- Born: 1951 (age 74–75) Waterdown, Ontario, Canada
- Occupation: former Private in Canadian Armed forces
- Known for: LGBTQ+ Activism

= Barbara Thornborrow =

Canadian military personnel

Barbara Thornborrow is a former private who was involuntarily discharged from the Canadian Armed Forces for being a lesbian in 1977. She later challenged the decision, becoming the first person who was discharged based on their sexual orientation to do so publicly.

== Early activism==
As a young adult, Thornborrow was active in the Hamilton-McMaster LGBT movement for which she visited universities and high schools discussing LGBT issues.

== Career ==
In 1977, Thornborrow was a private in the Canadian Armed Forces, stationed at Canadian Forces Base Rockcliffe in Ottawa, Ontario. On May 3, 1977, Thornborrow applied for voluntary release from the Canadian Armed Forces. Six days later on May 9, Thornborrow was called into the office of Sergeant Cochrane of the Canadian Forces' Special Investigations Unit (SIU) where she was questioned by Cochrane and a military policewoman about her alleged homosexuality.  Thornborrow was informed that she was being questioned because allegations of homosexuality threatened national security by making her more susceptible to blackmail. The SIU interviewed her roommate and subsequently searched her room in search of evidence to use against her.  The officers found gay pamphlets and old love letters. According to Thornborrow, “the officer came right out and said ‘we’ve got all the stuff, and it’s quite obvious that you are, so why don’t you admit it?” So I said, ‘Alright, I am.’” Thornborrow and the military officers returned to SIU headquarters where she was presented with an ultimatum: either sign the documents admitting she was a lesbian and be released from service within the month or seek psychiatric treatment. Thornborrow refused both options and asked to consult a lawyer.

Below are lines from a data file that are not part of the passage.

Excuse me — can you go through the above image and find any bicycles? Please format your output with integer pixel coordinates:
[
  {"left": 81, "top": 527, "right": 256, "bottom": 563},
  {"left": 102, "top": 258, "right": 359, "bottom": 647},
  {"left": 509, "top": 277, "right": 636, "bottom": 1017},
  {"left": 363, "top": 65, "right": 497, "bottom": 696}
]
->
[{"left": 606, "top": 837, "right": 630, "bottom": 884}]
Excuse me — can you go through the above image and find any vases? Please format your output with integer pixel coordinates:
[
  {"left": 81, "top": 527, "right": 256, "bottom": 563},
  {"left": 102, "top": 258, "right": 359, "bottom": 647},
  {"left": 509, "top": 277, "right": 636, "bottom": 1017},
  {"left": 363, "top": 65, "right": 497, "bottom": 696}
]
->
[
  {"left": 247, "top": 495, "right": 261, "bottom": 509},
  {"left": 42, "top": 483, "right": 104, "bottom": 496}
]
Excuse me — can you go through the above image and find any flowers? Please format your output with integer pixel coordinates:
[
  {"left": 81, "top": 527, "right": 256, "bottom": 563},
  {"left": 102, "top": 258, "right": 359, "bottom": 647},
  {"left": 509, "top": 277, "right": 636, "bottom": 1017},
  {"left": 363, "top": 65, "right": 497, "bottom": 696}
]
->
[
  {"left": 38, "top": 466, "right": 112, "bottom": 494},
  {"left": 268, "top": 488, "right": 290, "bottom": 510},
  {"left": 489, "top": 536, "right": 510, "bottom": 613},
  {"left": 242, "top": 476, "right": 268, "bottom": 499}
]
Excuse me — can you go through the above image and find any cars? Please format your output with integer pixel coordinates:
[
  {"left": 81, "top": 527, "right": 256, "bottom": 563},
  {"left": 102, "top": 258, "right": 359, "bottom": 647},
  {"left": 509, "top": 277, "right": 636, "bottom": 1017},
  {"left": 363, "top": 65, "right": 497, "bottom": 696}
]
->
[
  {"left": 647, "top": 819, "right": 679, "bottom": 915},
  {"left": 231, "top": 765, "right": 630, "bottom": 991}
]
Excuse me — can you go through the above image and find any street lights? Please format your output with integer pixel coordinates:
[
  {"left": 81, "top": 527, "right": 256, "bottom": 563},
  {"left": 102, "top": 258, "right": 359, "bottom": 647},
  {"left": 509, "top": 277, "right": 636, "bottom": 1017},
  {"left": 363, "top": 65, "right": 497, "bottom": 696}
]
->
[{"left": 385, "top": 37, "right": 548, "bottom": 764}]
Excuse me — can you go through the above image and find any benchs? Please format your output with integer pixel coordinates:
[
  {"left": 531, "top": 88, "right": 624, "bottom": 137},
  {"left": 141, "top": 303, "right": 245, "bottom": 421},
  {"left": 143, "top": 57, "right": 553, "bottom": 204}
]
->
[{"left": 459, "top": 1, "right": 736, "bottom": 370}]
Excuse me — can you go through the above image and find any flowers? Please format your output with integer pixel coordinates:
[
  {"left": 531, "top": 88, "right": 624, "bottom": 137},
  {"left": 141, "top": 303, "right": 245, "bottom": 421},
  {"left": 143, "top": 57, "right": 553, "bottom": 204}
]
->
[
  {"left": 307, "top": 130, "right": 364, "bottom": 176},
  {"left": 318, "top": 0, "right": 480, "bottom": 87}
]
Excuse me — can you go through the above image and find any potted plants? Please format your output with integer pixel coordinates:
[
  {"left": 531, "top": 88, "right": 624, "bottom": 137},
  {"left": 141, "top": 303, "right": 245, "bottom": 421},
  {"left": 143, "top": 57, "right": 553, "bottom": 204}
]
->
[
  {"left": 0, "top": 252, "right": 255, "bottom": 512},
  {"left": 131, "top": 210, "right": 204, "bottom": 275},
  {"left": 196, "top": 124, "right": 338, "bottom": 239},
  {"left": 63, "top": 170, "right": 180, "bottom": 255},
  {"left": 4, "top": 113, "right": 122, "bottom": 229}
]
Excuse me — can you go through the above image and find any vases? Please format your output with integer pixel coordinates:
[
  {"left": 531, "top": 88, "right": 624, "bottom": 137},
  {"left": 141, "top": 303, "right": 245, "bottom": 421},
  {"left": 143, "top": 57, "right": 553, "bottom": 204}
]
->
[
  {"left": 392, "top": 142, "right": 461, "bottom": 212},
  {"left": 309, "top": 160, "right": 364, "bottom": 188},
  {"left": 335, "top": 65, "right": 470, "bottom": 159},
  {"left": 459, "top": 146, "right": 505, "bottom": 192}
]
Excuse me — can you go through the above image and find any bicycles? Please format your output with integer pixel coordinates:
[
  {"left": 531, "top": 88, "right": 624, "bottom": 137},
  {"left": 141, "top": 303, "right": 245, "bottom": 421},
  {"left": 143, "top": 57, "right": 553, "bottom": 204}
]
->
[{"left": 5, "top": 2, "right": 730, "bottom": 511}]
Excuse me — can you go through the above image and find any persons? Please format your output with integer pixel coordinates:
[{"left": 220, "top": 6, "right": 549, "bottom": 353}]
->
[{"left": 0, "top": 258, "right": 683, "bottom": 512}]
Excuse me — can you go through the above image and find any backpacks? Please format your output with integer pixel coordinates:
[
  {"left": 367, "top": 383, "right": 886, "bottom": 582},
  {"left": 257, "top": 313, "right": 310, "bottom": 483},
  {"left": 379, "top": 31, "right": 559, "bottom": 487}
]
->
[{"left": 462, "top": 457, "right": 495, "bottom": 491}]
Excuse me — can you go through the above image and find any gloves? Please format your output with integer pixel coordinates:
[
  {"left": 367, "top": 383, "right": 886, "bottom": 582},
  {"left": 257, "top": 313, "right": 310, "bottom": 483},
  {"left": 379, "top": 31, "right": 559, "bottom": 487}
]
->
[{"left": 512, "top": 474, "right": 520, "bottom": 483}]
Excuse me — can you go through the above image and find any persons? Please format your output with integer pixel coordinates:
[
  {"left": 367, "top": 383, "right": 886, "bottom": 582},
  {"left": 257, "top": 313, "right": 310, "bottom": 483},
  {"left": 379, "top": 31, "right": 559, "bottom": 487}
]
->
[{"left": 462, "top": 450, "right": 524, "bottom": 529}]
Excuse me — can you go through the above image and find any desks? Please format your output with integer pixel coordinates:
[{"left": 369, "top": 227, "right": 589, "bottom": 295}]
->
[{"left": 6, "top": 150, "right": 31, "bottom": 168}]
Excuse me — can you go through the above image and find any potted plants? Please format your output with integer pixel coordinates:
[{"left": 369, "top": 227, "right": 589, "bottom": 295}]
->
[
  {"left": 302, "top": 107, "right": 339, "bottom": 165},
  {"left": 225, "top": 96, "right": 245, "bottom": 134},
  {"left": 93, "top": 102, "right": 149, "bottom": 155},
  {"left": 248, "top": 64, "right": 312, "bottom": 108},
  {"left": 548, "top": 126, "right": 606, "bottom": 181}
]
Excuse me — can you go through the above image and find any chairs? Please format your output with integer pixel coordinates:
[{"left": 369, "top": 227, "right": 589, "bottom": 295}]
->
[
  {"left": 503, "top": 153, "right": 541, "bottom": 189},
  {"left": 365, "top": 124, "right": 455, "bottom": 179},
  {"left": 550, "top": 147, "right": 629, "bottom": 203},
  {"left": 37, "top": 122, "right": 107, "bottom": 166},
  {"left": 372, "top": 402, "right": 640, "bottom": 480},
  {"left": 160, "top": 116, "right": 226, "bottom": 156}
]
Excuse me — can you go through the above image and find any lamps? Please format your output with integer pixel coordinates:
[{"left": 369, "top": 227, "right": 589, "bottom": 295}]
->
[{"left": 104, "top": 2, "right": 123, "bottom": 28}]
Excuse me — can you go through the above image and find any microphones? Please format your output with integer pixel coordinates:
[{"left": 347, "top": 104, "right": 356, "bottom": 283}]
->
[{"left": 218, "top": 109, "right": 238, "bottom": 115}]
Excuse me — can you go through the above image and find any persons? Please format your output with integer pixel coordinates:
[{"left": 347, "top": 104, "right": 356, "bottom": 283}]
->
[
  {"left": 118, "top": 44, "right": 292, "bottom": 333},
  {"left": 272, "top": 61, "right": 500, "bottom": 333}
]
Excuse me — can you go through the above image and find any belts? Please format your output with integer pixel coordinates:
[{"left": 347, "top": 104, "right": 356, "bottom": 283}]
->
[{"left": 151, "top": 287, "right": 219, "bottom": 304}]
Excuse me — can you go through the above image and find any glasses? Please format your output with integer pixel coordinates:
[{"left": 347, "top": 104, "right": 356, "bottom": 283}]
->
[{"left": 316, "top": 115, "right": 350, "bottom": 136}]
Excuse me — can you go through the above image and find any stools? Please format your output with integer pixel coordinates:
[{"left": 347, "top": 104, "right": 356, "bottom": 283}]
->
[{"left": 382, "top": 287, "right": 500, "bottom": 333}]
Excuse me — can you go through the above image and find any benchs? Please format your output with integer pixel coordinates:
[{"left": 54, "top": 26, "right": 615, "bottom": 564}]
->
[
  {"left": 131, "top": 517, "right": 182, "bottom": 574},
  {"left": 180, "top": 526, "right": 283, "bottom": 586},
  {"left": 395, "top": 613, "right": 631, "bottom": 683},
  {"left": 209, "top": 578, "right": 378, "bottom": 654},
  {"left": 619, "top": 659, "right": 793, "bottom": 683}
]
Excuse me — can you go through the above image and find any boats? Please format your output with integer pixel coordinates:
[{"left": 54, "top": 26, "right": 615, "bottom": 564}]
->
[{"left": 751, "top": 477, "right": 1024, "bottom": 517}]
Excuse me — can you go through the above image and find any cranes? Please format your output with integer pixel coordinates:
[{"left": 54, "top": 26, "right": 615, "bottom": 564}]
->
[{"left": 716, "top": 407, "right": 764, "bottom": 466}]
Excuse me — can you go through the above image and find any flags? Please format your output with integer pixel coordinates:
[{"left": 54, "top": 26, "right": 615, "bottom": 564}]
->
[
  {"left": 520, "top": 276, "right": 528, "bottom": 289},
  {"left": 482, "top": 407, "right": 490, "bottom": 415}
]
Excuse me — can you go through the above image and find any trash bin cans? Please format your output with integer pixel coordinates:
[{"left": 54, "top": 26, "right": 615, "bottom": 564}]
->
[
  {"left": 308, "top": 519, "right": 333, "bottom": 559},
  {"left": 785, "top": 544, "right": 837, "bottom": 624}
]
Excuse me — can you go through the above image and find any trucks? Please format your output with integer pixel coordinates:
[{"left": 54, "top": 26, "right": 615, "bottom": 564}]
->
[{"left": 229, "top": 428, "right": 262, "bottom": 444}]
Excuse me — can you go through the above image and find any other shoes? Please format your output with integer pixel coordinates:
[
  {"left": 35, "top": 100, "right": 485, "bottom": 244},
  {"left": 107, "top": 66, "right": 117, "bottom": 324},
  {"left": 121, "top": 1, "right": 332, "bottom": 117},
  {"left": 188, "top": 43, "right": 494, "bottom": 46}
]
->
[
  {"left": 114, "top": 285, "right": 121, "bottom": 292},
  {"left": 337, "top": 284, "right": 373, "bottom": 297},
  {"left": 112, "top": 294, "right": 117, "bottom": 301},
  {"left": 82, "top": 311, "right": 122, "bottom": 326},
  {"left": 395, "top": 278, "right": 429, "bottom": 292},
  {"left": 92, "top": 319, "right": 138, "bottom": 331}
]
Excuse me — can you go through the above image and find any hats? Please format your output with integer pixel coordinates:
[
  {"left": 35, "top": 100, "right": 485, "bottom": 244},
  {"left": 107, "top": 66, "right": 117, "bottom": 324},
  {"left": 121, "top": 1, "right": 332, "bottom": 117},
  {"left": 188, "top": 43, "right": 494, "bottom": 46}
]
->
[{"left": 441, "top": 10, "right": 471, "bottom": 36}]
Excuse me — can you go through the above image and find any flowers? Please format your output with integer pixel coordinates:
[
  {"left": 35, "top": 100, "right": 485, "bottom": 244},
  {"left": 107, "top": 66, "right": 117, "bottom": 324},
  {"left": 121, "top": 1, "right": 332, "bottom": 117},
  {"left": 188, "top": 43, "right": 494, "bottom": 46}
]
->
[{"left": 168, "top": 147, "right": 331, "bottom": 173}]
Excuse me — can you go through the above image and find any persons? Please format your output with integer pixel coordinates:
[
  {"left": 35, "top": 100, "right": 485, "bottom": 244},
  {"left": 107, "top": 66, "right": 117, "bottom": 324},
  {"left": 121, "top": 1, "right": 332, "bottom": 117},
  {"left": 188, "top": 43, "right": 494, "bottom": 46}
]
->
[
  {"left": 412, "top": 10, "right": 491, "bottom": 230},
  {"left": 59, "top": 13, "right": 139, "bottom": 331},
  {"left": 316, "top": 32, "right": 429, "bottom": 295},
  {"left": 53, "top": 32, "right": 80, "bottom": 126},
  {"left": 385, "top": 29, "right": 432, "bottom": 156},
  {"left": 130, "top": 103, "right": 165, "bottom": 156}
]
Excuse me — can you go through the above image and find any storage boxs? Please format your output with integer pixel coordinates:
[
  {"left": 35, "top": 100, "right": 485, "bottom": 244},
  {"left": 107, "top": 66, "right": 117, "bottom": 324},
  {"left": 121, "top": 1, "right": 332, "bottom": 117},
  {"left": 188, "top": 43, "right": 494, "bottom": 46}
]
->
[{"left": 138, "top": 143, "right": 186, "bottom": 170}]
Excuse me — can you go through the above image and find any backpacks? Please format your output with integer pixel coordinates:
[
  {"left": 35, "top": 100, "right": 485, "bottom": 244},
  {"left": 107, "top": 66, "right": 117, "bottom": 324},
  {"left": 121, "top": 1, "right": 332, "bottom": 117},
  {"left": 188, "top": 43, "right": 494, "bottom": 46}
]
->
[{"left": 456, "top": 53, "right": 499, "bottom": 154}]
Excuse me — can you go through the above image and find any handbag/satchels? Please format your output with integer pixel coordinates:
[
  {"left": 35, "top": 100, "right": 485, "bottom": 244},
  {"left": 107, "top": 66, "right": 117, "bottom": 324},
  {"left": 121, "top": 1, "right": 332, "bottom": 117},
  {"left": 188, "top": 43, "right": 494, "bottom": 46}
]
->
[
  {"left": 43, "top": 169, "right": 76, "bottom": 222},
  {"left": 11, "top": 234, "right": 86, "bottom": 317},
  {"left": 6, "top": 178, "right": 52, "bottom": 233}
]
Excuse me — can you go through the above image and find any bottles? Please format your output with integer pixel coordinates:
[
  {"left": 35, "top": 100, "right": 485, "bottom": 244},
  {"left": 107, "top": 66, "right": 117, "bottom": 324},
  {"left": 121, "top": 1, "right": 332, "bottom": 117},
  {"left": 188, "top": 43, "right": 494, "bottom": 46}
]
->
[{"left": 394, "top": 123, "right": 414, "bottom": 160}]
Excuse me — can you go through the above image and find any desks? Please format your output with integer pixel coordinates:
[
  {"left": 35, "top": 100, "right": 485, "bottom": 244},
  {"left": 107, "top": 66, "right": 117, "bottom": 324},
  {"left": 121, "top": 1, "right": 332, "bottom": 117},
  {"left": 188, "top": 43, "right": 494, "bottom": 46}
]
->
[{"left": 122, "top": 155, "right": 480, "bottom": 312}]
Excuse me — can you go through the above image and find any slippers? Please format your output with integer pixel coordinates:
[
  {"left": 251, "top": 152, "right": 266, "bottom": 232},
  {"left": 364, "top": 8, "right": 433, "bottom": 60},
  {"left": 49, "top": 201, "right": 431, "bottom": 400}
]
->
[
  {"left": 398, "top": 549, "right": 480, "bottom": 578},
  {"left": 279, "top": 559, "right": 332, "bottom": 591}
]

Shortly after her dismissal, Thornborrow contacted Marie Robertson of Lesbians of Ottawa Now (LOON) who Thornborrow knew from Hamilton. Robertson contacted David Garmaise of Gays of Ottawa (GO) and they convened a meeting on May 16, 1977, of GO and LOON. During the meeting, Barbara was told that she probably was not going to be able to keep her job, but she could help other homosexuals by publicly sharing her story. With the help of the National Gay Rights Coalition (NGRC), Thornborrow issued a press release detailing her experience, bringing national attention to her case. She then accompanied members of the NGRC to “Parliament Hill where the Standing Committee on Justice and Legal Affairs was beginning a clause-by-clause study of the government's Canadian Human Rights Act,” including an amendment to forbid discrimination based on sexual orientation.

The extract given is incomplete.